Basically: PDO can spot lucky and unlucky players and teams in the short term. If a dude has a 1.5 PDO in the first five games of the year, he’ll probably “regress.” A team having a high shooting percentage for an entire year (or two years in this case), doesn’t mean they’re “destined to crash.”

This should end things.

Nevertheless, there are inconsistencies in the association between possession and winning that bother me. Across the eight seasons of single-game data I compiled to create the Puck Prediction model, shot differential (which correlates strongly with Fenwick Close) was only predictive of 54.7% of game results. To put this in perspective, you’re more likely to pick the winner of a game correctly by simply choosing the home team than you are by choosing the team with the better shot differential entering the game.

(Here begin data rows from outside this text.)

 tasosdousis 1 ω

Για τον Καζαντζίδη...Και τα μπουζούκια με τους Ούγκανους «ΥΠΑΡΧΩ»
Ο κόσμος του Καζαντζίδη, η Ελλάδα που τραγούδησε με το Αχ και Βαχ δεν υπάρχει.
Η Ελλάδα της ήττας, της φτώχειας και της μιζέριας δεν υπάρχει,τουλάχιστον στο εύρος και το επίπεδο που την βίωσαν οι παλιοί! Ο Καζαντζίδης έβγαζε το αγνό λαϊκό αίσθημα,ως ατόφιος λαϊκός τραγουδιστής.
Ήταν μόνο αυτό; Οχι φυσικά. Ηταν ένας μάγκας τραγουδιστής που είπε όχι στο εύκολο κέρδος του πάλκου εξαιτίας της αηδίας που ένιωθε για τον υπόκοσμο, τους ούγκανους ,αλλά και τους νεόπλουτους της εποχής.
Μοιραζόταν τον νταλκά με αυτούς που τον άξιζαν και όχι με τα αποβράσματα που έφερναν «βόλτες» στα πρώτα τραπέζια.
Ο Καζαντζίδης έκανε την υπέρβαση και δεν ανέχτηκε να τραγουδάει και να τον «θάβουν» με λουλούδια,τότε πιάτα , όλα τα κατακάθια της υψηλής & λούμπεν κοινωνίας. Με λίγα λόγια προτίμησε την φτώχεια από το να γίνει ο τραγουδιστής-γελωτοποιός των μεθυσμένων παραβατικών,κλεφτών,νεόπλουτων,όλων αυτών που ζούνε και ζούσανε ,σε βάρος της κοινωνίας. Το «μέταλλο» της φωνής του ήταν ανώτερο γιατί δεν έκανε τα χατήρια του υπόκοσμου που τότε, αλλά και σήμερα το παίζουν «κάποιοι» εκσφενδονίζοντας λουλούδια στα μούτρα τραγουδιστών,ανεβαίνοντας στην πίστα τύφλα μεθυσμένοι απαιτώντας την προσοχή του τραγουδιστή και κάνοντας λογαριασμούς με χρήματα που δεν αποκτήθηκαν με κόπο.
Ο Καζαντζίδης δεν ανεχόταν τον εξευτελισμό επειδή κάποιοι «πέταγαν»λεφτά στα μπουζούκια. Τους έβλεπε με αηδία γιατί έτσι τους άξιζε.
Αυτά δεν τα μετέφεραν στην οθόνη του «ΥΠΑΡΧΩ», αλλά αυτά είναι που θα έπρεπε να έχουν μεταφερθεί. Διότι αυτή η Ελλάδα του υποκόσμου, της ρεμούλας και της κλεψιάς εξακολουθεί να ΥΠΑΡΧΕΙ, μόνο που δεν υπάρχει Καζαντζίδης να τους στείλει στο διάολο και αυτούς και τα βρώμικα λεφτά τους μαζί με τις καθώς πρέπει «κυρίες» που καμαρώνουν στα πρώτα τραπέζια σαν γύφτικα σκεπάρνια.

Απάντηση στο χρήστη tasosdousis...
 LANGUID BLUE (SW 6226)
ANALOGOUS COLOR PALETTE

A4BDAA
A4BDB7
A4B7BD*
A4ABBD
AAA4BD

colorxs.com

Puck possession is a good thing and plays a role in wins and losses. This is not controversial or confusing. Puck possession is not everything, nor is it close to everything.

It’s likely the case that stronger possession play leads to a marginal increase in win probability, and over the course of a long season, this increase translates into additional wins and points. The same, of course, can be said of goaltending and team shooting, but these are less reliable from game to game than controlling the puck. But when it comes to single games, or small numbers of games (i.e., playoff series), no variable, even Fenwick Close, is as predictive as you might expect.


The reason that people use Fenwick is that it is a very good stat at measuring what it intends to measure.

It’s really good and consistent at measuring puck possession. A stat like shooting percentage is susceptible to a ton of randomness, which is why we can’t really say how much better the Ducks are at shooting than the Kings.

Which is why picking sports outcomes is really fucking hard.

As I’ve written before, betting moneylines are the undisputed heavyweight champions of prediction. If you’re an “analyst” using “analytics” to predict a playoff matchup, and your analysis tells you that one team is “far superior” and the other team is “headed for quite the crash” and “not taken seriously,” while the betting market says the series is basically 50-50, you’re either a rich genius, or you should double-check your work.

This happens in every sport. “Experts” are not experts. The surest ones are usually the most-wrong. That’s a fact of life.

Still, it’s especially annoying in hockey, because the mainstream guys tout their analytical minds when all they’re doing is citing a very simple statistic that every reasonably intelligent person understands, and acting like that makes them experts.

Media hacks aside, the Blackhawks “get” it.

Nothing I’ve written is revolutionary. It just shows how, like in most areas, the observers know a lot less than the doers. Read the piece on the Blackhawks, and it’s clear they are actually using “analytics.” Don’t get me wrong: There are people that exist that look at actually-advanced stuff like this, but they’re not in the media, nor are they your average nor even average die-hard fan.

They’re tallying every shot — on goal, blocked, or simply missed. They’re tracking where each one was shot, where it was aimed, how it was shot, against whom it was shot. They’re tracking who brought the puck into the offensive zone, and in what manner — was it chipped in? Rimmed around? Carried in? Passed in? They’re noting who tends to start their shifts in the defensive zone, and how often they tend to finish in the offensive zone. They’re keeping an eye on the quality of competition each player is facing, and how they fare.

I guarantee they’re finding real meaning behind the numbers. And I’m sure they’re not alone among good teams. Because when the consequences to your predictions and decisions are money and wins, you typically put results over sounding like an “expert.”